--- Given data ---
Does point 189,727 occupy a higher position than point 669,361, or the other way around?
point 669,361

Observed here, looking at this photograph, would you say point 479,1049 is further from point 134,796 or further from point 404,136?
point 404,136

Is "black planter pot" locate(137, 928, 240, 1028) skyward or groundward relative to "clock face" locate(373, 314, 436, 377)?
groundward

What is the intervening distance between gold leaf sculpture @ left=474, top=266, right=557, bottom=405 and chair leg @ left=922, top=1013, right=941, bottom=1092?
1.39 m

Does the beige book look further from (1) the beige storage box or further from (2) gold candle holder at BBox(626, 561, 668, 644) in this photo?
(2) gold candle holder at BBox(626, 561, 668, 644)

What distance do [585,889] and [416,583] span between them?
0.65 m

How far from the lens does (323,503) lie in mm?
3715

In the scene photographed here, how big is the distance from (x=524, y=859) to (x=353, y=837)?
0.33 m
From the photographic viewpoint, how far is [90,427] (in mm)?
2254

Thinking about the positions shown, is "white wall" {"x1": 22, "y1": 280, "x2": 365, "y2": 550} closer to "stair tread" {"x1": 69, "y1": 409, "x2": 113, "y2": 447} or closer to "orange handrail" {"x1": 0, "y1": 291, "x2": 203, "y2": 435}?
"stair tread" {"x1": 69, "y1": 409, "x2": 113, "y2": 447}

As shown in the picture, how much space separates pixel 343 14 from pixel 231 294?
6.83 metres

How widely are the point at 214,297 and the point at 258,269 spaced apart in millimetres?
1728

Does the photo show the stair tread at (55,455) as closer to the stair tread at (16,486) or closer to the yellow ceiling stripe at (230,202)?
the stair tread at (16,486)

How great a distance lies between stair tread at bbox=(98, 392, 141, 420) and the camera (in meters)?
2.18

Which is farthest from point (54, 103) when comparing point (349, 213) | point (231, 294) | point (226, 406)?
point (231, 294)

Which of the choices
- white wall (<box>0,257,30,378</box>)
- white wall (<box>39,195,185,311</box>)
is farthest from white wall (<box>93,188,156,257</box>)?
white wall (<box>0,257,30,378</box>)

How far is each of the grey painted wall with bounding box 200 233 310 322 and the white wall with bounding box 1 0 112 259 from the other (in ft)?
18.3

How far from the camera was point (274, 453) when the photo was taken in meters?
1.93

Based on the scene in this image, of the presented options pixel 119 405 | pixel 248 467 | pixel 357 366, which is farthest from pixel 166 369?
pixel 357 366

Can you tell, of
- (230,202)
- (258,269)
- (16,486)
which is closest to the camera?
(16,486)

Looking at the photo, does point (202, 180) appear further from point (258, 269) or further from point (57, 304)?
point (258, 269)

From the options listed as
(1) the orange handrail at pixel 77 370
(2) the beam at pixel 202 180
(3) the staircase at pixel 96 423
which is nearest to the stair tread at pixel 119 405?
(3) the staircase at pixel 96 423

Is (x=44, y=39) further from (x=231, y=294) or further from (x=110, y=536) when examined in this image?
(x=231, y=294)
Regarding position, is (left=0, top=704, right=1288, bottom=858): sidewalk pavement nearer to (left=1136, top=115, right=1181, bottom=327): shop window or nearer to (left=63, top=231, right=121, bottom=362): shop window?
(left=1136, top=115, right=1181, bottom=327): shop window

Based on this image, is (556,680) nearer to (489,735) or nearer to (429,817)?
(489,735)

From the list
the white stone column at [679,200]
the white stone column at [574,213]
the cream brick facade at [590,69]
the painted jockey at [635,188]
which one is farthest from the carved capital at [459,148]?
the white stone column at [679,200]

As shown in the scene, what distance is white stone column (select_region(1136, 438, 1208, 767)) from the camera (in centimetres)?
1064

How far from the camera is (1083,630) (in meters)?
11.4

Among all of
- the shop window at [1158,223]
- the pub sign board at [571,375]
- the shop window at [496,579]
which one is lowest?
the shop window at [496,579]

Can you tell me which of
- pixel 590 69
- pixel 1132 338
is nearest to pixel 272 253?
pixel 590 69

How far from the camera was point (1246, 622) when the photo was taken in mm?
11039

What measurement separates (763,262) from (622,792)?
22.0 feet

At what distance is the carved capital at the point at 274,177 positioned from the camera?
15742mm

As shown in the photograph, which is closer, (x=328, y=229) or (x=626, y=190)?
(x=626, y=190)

--- Problem details ---
Starting at the line that contains "Regarding position, is", print every line through the end of the listing, word for word. Leave out all the rest.

--- Solution ---
Regarding position, is (left=0, top=704, right=1288, bottom=858): sidewalk pavement nearer to (left=1136, top=115, right=1181, bottom=327): shop window or nearer to (left=63, top=231, right=121, bottom=362): shop window?
(left=1136, top=115, right=1181, bottom=327): shop window

Based on this image, is (556,680) nearer to (489,735) or nearer to (429,817)?
(489,735)

From the list
the white stone column at [679,200]
the white stone column at [574,213]
the cream brick facade at [590,69]
the painted jockey at [635,188]
which one is farthest from the carved capital at [459,148]?
the white stone column at [679,200]

As shown in the scene, what distance is white stone column (select_region(1136, 438, 1208, 767)) from the camera (in centimetres)?
1064

How far from the camera is (1083,630) (in meters)?
11.4

Among all of
- the shop window at [1158,223]
- the pub sign board at [571,375]
- the shop window at [496,579]
which one is lowest?
the shop window at [496,579]

Can you tell me which of
- pixel 590 69
- pixel 1132 338
is nearest to pixel 272 253?
pixel 590 69

How far from the camera was point (1246, 622) when the photo was taken in mm?
11039

What measurement separates (763,262) from (622,792)?
22.0 feet

At what distance is the carved capital at the point at 274,177 positioned from the camera?
15742mm

As shown in the photograph, which is closer, (x=328, y=229) or (x=626, y=190)?
(x=626, y=190)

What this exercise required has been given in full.